▶ _Provided passage_
- Opening Delimiter -
UNITED STATES DISTRICT COURT EASTERN DISTRICT OF NEW YORK
Jan 28, 2017
16-cv-4031 (ADS) (AKT) (E.D.N.Y. Jan. 28, 2017)

Opinion

16-cv-4031 (ADS) (AKT)

01-28-2017

WHOLE LIFE RECOVERY LLC, as assignee of Austin Schilke Plaintiff, v. AETNA LIFE INSURANCE COMPANY Defendant.

APPEARANCES: Lawrence N. Rogak, LLC Attorney for the Plaintiff 3355 Lawson Boulevard Oceanside, NY 11572 By: Lawrence N. Rogak, Esq., Of Counsel Connell Foley Attorneys for the Defendant 457 Haddonfield Road Suite 230 Cherry Hill, NJ 08002 By: Christopher Abatemarco, Esq., Of Counsel


MEMORANDUM OF DECISION AND ORDER

APPEARANCES: Lawrence N. Rogak, LLC
Attorney for the Plaintiff
3355 Lawson Boulevard
Oceanside, NY 11572

By: Lawrence N. Rogak, Esq., Of Counsel Connell Foley
Attorneys for the Defendant
457 Haddonfield Road
Suite 230
Cherry Hill, NJ 08002

By: Christopher Abatemarco, Esq., Of Counsel SPATT, District Judge:

The Plaintiff, Whole Life Recovery LLC, as assignee of Austin Schilke (the "Plaintiff") commenced this breach of contract action in New York State Supreme Court. The Defendant Aetna Life Insurance Company (the "Defendant," or "Aetna"), removed the case to the United States District Court for the Eastern District of New York (the "EDNY"), invoking federal question jurisdiction claiming that the contract was governed by the Employee Retirement Income Security Act of 1974, 29 U.S.C. § 1001 et seq. ("ERISA").
- Closing Delimiter -
▶ _Problem description_
Please continue the Whole Life Recovery v. Aetna court opinion, picking up after its last sentence.

▶ _Source data_
- Opening Delimiter -
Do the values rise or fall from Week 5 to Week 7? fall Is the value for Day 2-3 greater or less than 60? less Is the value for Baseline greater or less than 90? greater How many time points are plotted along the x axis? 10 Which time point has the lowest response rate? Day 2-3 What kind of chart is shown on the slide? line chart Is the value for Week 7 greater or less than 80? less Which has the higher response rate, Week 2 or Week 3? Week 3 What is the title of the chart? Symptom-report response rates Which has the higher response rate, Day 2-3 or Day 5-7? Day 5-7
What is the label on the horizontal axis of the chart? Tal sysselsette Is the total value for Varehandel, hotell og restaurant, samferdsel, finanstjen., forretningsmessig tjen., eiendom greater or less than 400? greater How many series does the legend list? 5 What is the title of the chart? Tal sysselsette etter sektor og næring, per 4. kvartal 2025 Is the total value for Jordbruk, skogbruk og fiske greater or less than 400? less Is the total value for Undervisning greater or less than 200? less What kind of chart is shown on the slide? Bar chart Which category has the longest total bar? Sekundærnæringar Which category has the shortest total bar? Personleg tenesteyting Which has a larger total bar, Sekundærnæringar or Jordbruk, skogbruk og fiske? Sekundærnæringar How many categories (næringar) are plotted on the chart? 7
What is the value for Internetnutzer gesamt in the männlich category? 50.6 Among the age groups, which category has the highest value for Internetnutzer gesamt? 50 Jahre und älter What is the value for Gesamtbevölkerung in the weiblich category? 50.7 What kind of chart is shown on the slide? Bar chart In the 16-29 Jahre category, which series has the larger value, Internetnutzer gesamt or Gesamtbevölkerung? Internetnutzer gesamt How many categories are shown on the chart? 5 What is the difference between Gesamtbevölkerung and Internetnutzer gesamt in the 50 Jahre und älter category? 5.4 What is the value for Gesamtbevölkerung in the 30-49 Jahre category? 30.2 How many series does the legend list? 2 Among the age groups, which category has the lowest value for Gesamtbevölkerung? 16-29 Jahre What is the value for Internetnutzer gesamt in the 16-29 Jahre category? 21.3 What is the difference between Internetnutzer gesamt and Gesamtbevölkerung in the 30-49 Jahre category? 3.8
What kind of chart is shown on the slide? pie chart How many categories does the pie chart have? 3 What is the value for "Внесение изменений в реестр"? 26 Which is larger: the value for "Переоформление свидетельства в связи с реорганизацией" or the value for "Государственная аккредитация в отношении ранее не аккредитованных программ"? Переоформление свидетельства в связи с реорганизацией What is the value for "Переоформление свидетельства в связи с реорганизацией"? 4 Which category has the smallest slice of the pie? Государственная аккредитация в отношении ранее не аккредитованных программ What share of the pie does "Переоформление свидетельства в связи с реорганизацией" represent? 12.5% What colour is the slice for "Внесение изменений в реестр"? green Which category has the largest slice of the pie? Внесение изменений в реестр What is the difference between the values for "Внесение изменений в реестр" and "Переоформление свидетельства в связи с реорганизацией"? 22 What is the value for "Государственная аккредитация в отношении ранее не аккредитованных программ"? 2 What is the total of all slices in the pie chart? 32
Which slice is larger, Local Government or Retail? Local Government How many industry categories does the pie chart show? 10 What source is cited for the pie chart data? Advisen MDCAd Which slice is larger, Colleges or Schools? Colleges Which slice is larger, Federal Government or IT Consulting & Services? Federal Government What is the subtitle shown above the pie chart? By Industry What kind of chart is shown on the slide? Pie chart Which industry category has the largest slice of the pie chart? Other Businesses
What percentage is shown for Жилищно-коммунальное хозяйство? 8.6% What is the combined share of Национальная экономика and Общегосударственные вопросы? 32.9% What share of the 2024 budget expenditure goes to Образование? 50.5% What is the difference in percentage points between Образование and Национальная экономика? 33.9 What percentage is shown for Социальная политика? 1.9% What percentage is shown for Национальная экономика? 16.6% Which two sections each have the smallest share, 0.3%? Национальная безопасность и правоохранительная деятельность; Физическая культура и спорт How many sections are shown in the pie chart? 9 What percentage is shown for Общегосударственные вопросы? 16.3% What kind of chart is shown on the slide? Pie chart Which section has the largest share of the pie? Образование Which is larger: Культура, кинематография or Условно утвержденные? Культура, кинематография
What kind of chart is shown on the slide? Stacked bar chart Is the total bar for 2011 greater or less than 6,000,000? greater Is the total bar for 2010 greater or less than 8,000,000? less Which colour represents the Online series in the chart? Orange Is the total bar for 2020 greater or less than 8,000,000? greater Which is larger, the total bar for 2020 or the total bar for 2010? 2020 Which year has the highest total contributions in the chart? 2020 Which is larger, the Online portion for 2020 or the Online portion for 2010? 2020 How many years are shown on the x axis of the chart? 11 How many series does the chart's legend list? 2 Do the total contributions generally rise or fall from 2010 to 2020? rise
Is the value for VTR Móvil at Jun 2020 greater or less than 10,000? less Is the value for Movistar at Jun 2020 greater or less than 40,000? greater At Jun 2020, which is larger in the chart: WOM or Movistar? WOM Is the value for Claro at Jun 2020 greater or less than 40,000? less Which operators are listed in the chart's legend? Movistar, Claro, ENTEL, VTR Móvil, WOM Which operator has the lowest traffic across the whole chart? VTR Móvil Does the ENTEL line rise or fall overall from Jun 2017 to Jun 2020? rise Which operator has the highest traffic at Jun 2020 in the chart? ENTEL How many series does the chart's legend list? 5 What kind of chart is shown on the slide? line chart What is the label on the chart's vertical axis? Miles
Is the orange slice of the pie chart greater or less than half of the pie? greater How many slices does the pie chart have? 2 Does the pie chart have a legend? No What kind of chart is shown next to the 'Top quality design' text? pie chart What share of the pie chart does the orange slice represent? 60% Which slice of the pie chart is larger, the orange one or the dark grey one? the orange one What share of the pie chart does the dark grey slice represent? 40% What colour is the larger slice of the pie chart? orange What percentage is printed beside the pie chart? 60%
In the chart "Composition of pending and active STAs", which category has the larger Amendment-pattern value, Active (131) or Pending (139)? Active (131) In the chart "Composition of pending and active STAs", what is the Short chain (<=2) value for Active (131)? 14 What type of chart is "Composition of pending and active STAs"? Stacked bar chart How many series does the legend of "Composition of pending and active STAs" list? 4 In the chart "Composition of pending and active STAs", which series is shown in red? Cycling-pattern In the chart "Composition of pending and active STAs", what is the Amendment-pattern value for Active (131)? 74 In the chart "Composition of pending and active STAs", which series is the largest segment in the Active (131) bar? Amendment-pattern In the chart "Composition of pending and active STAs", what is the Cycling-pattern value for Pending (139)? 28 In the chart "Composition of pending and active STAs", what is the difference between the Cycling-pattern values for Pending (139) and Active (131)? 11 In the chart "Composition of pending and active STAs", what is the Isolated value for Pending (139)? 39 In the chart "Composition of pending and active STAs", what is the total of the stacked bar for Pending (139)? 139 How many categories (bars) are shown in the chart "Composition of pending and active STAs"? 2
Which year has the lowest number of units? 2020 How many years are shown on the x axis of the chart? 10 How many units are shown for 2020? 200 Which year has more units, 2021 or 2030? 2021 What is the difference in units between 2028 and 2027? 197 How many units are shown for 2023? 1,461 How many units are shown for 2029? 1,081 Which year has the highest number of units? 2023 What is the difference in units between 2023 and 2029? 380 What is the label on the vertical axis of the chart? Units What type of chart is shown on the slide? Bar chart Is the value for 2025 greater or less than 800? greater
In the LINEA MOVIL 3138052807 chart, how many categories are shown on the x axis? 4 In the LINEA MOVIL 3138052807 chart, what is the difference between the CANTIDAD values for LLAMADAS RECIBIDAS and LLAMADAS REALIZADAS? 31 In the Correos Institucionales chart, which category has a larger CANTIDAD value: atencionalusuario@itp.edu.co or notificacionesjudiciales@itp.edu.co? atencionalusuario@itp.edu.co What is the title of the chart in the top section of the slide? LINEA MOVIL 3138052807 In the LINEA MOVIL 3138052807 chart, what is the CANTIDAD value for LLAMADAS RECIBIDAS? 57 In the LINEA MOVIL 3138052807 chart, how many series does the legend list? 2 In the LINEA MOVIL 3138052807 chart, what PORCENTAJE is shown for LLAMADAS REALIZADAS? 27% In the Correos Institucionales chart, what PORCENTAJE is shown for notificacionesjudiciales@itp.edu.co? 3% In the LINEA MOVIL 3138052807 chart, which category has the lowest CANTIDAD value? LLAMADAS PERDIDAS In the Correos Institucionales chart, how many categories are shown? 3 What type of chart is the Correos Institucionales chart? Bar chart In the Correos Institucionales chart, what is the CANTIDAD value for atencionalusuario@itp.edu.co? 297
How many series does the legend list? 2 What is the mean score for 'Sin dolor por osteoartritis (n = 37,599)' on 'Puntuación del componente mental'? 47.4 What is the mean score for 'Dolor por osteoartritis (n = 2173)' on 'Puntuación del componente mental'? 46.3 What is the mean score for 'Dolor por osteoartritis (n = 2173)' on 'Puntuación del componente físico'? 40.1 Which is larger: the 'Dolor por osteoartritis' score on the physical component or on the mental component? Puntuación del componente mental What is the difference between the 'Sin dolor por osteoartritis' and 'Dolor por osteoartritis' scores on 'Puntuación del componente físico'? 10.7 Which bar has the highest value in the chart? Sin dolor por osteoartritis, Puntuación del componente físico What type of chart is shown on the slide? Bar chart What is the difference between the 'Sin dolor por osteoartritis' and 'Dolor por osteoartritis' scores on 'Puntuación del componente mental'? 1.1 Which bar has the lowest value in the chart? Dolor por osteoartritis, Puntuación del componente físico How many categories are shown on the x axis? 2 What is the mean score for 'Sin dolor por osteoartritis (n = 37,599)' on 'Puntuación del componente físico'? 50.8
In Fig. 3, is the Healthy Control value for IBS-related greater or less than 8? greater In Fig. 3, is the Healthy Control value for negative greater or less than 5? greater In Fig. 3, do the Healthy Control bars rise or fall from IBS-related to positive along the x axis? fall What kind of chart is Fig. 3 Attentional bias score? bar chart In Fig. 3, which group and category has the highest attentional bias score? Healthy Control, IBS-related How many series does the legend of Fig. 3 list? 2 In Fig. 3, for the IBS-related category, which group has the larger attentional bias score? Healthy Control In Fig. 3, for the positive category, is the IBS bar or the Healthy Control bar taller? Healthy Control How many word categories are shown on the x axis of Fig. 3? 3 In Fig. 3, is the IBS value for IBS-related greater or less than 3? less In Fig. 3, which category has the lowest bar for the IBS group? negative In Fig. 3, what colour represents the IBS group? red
- Closing Delimiter -
▶ _Reply_
Presently before the Court are two motions: a motion by the Defendant to either dismiss the complaint pursuant to Federal Rule of Civil Procedure ("FED. R. CIV. P." or "Rule") 12(b)(6) or 12(b)(3), or, in the alternative, to transfer venue pursuant to 28 U.S.C. §§ 1404(a) or 1406(a) ("Section 1404" and "Section 1406"); and a cross-motion by the Plaintiff to remand the case back to state court pursuant to 28 U.S.C. 1447(c) ("Section 1447"). For the following reasons, the Defendant's motion is denied in its entirety, and the Plaintiff's cross-motion is granted.

I. BACKGROUND

A. The Relevant Facts

The following facts are drawn from the Plaintiff's complaint and are accepted as true for the purposes of the instant motion. The Plaintiff's complaint has seventeen numbered paragraphs and spans four pages.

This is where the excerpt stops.